Assignment:
For each line below that contains the string "name", copy that line.

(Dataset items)

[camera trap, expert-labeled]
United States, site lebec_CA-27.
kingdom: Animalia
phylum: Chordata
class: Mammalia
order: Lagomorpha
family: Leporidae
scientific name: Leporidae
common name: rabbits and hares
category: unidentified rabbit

* * *

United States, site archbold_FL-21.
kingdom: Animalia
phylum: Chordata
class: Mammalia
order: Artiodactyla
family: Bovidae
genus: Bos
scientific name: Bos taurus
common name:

---

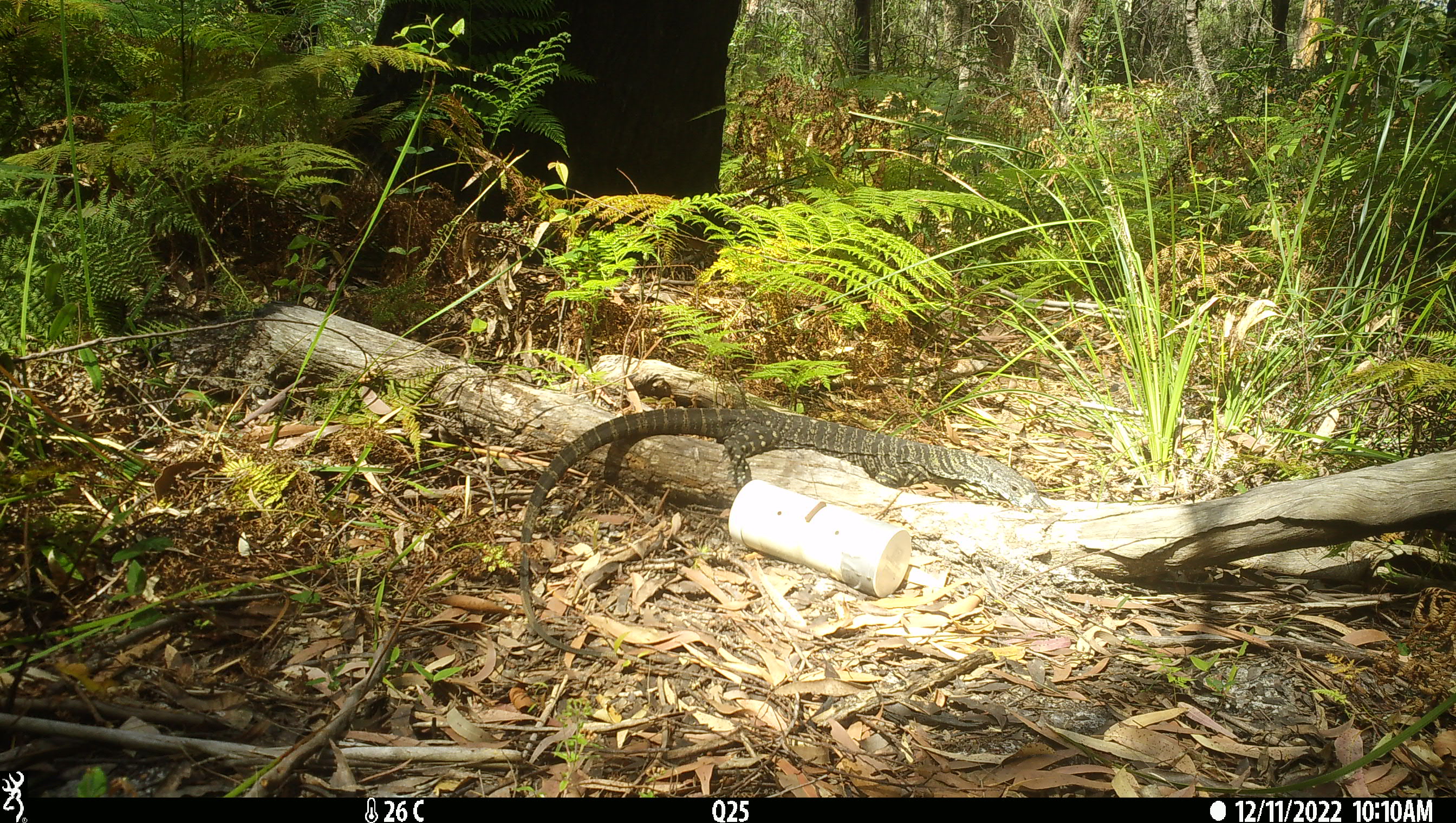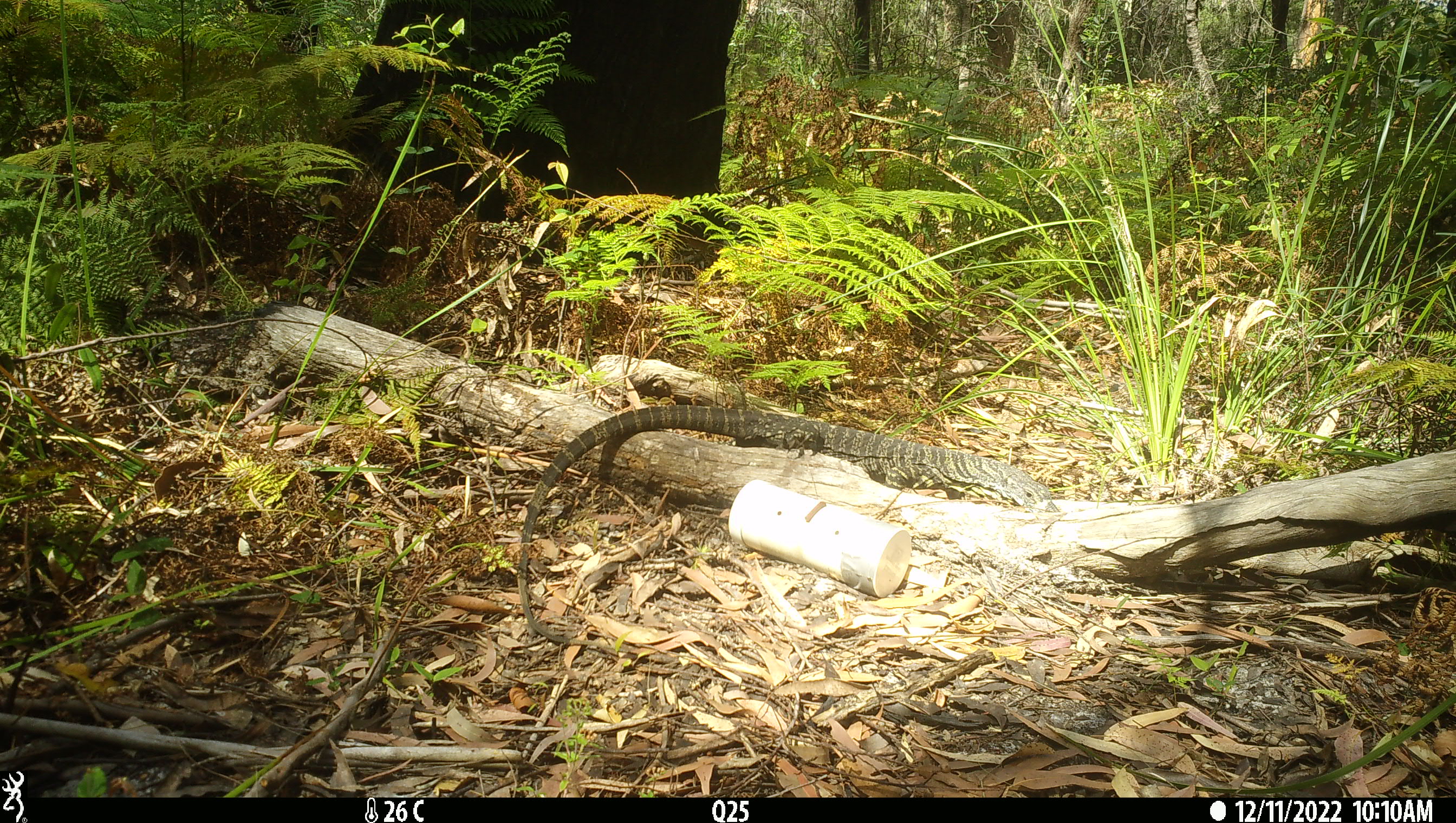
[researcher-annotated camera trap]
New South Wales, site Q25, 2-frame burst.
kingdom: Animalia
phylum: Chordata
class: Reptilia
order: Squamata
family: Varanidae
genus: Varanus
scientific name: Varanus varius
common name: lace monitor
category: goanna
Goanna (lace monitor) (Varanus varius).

Exercise response:
scientific name: Leporidae
common name: rabbits and hares
scientific name: Bos taurus
common name:
scientific name: Varanus varius
common name: lace monitor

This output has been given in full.